SUPPLIED RECORDS START

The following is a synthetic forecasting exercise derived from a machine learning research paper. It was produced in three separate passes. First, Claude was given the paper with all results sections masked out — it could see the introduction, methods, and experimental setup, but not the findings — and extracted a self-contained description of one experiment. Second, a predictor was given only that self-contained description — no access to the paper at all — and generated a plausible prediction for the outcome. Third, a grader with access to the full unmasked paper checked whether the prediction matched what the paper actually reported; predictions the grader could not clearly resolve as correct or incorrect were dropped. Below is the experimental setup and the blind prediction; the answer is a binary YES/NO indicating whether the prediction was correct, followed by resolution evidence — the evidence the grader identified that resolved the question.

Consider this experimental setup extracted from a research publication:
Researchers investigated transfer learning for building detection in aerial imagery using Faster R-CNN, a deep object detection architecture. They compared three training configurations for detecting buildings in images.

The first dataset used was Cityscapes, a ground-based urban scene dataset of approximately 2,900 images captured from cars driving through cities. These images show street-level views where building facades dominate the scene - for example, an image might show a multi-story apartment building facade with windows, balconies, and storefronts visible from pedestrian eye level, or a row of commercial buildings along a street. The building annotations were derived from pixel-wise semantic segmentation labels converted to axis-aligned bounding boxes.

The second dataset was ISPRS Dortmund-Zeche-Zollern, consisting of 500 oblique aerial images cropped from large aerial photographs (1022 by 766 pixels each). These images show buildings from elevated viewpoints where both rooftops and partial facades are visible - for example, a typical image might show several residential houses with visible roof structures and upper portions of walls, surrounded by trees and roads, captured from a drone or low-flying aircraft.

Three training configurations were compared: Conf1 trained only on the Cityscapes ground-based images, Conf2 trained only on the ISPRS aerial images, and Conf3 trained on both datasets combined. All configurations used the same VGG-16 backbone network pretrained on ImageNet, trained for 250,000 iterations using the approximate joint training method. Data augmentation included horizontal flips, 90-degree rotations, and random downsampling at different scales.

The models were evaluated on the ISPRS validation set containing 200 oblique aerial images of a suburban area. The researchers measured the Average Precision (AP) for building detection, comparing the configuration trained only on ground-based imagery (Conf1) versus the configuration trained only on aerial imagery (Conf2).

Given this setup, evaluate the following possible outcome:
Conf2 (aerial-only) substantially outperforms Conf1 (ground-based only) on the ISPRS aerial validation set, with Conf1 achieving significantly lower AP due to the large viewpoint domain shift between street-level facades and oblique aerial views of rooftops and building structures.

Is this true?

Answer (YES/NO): YES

SUPPLIED RECORDS END

§ **INSTRUCTIONS TO FOLLOW**
State the count of lines holding the string "extracted" in the listing above, and nothing else.

§ **RESPONSE BELOW**
2